WHAT YOU SHOULD DO:
Every line from the one containing "kingdom: Animalia" through the end of the data is to be copied exactly, and nothing outside that range.

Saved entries
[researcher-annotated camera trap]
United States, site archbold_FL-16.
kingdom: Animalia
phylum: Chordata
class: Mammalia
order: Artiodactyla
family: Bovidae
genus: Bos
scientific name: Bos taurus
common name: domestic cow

YOUR SOLUTION:
kingdom: Animalia
phylum: Chordata
class: Mammalia
order: Artiodactyla
family: Bovidae
genus: Bos
scientific name: Bos taurus
common name: domestic cow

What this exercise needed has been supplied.